**Instructions to follow:** The records that follow must be repeated verbatim, every one of them.
※ ※ ※
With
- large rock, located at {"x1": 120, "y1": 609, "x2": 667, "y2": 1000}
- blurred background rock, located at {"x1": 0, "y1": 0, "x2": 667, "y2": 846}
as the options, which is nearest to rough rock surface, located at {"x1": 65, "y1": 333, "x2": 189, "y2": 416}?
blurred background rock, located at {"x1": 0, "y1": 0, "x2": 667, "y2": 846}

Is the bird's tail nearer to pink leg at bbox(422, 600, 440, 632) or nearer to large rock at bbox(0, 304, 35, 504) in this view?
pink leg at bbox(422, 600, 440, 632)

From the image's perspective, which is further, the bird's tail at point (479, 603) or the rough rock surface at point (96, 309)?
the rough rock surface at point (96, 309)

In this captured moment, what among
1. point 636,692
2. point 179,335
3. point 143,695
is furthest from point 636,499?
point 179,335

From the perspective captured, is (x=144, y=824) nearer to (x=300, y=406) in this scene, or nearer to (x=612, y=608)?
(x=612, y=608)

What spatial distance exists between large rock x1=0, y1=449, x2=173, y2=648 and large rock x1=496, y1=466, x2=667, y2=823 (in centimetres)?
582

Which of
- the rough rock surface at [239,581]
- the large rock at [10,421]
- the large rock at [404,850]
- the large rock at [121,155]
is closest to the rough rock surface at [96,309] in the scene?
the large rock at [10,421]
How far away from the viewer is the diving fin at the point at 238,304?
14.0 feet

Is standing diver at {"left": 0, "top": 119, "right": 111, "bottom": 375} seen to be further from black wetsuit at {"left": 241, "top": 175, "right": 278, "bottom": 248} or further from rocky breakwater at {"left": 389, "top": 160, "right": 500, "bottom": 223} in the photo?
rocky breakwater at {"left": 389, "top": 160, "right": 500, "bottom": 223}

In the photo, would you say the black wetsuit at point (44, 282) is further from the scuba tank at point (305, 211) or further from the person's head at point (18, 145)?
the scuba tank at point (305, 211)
※ ※ ※
**Output of the task:**
With
- large rock, located at {"x1": 120, "y1": 609, "x2": 667, "y2": 1000}
- blurred background rock, located at {"x1": 0, "y1": 0, "x2": 667, "y2": 846}
as the options, which is nearest to rough rock surface, located at {"x1": 65, "y1": 333, "x2": 189, "y2": 416}?
blurred background rock, located at {"x1": 0, "y1": 0, "x2": 667, "y2": 846}

Is the bird's tail nearer to pink leg at bbox(422, 600, 440, 632) or nearer to large rock at bbox(0, 304, 35, 504) in this view?
pink leg at bbox(422, 600, 440, 632)

From the image's perspective, which is further, the bird's tail at point (479, 603) or the rough rock surface at point (96, 309)?
the rough rock surface at point (96, 309)

In this captured moment, what among
1. point 636,692
2. point 179,335
3. point 143,695
is furthest from point 636,499?
point 179,335

From the perspective captured, is (x=144, y=824) nearer to (x=300, y=406) in this scene, or nearer to (x=612, y=608)?
(x=612, y=608)

What spatial distance exists between large rock x1=0, y1=449, x2=173, y2=648 and large rock x1=496, y1=466, x2=667, y2=823 (in centimetres)?
582

Which of
- the rough rock surface at [239,581]
- the large rock at [10,421]
- the large rock at [404,850]
- the large rock at [121,155]
is closest to the rough rock surface at [96,309] in the scene?
the large rock at [10,421]
How far away from the viewer is the diving fin at the point at 238,304?
14.0 feet

Is standing diver at {"left": 0, "top": 119, "right": 111, "bottom": 375} seen to be further from black wetsuit at {"left": 241, "top": 175, "right": 278, "bottom": 248} or further from rocky breakwater at {"left": 389, "top": 160, "right": 500, "bottom": 223} in the photo?
rocky breakwater at {"left": 389, "top": 160, "right": 500, "bottom": 223}

In the photo, would you say the black wetsuit at point (44, 282) is further from the scuba tank at point (305, 211) or further from the person's head at point (18, 145)?
the scuba tank at point (305, 211)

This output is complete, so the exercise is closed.